____ VORGEGEBENER TEXT

Fußball

Verrückter DFB-Pokal liefert ab Für Hertha kann alles noch viel bitterer werden

Union-Kapitän Grischa Prömel lacht, Hertha-Kapitän Dedryck Boyata nicht.

Union-Kapitän Grischa Prömel lacht, Hertha-Kapitän Dedryck Boyata nicht.

(Foto: imago images/Nordphoto)

Vor einer trostlosen Kulisse im Olympiastadion gelingt Union Berlin der endgültige Machtwechsel in der Hauptstadt. Nach dem 3:2 bei Hertha BSC sind sie Kandidat für den Sieg des DFB-Pokals. Nach dem Achtelfinale sind alle Titelträger der letzten 29 Jahre ausgeschieden.

"Ich mag gar nicht daran denken", murmelten die versprengten Hertha-Fans vor dem beinahe menschenleeren Olympiastadion. Nur 1800 von ihnen durften an diesem nasskalten Mittwoch im Januar hinein, dazu 200 Gästefans. Das große Berliner Pokal-Derby zwischen Hertha BSC und Union Berlin fand vor einer tristen Kulisse statt. Wie so viele Spiele zuvor und wie wohl noch so viele Spiele danach. Es hätte mehr, es hätte ein ausverkauftes Stadion verdient gehabt.

Anstatt Derby-Atmosphäre bot sich im Berliner Westend die leider viel zu bekannte Tristesse der Geisterspiele, nur aufgelockert durch ein paar versprengte Grüppchen an den Wurstbuden rund um das Stadion, nur aufgelockert durch einige umherirrende Union-Fans, die auf der Suche nach dem richtigen Eingang erbost über die Beschimpfungen der wenigen Hertha-Fans waren. "Ich suche doch nur den Eingang", sagte eine in rotweiß gekleidete Frau: "Da muss man mich doch nicht gleich bedrohen." Immerhin etwas Derby-Geplänkel.

Die Anhänger der Hertha fürchteten eine ganz andere Bedrohung, sie fürchteten die Niederlage gegen Union. Die Vertreter aus dem Osten der Stadt hegten schon vor der Partie heimliche, aber durchaus berechtigte Träume vom Einzug ins Pokalfinale. Denn nach einer bis dahin komplett irrwitzigen Achtelfinalrunde war bereits vor dem Spiel klar: Wohl noch nie waren die Chancen auf einen Pokalsieg realistischer als in dieser Spielzeit. Mit dem VfL Bochum und Leipzig standen vor dem Anpfiff nur zwei Bundesligisten im Viertelfinale. Aus der besten zweiten Liga aller Zeiten hatten sich bereits Karlsruhe, der Hamburger SV, Tabellenführer FC St. Pauli und Hannover 96 qualifiziert. Das Comeback des Nordens darf den Bundesliga-Vertretern keine Sorge machen.

________

GESTELLTE AUFGABE A: Vervielfältige die Zeilen der Auflistung unverändert, alles vom Anfang der Auflistung bis einschließlich der Zeile mit "Write the LilyPond".

____ AUFGEFÜHRTE EINTRÄGE

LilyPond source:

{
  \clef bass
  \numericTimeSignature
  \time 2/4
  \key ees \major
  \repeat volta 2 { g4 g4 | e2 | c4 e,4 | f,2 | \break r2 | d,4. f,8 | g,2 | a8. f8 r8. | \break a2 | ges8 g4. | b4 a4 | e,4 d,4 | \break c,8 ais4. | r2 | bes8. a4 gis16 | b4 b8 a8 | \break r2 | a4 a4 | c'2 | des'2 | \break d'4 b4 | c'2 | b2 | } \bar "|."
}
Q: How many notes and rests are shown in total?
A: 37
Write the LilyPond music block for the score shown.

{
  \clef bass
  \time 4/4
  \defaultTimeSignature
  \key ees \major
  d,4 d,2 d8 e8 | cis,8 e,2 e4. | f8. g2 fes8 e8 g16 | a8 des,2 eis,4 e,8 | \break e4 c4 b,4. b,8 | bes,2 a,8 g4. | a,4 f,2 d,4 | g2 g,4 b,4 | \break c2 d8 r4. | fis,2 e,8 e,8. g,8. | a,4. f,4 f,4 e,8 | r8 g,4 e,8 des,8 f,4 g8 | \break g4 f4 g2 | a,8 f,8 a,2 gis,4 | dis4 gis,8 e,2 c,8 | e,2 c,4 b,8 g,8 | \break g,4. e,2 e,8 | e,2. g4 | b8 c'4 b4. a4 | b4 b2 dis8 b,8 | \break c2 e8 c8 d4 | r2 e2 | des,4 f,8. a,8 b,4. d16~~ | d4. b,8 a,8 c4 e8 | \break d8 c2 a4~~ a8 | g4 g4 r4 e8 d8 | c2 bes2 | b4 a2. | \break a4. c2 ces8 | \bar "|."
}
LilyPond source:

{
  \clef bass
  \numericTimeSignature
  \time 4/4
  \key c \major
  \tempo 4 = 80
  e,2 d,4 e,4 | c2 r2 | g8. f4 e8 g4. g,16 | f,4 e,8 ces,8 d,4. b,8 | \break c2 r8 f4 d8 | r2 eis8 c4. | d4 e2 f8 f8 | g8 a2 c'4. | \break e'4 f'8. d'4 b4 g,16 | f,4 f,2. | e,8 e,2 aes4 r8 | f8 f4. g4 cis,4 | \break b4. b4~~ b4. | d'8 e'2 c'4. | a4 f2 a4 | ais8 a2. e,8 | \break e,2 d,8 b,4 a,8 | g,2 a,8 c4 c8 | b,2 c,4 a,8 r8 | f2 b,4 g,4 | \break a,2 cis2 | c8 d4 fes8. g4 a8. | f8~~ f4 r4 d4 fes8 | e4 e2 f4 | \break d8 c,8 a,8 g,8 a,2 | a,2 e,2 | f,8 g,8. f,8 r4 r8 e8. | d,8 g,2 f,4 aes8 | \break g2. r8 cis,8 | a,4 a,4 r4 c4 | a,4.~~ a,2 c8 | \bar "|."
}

________

GESTELLTE AUFGABE B: Schreib aus dem Text über das Berliner Pokal-Derby alles von "(Foto: imago images/Nordphoto)" bis einschließlich "29 Jahre ausgeschieden." wortgetreu ab.

ERWARTETE ANTWORT A:
LilyPond source:

{
  \clef bass
  \numericTimeSignature
  \time 2/4
  \key ees \major
  \repeat volta 2 { g4 g4 | e2 | c4 e,4 | f,2 | \break r2 | d,4. f,8 | g,2 | a8. f8 r8. | \break a2 | ges8 g4. | b4 a4 | e,4 d,4 | \break c,8 ais4. | r2 | bes8. a4 gis16 | b4 b8 a8 | \break r2 | a4 a4 | c'2 | des'2 | \break d'4 b4 | c'2 | b2 | } \bar "|."
}
Q: How many notes and rests are shown in total?
A: 37
Write the LilyPond music block for the score shown.

ERWARTETE ANTWORT B:
(Foto: imago images/Nordphoto)

Vor einer trostlosen Kulisse im Olympiastadion gelingt Union Berlin der endgültige Machtwechsel in der Hauptstadt. Nach dem 3:2 bei Hertha BSC sind sie Kandidat für den Sieg des DFB-Pokals. Nach dem Achtelfinale sind alle Titelträger der letzten 29 Jahre ausgeschieden.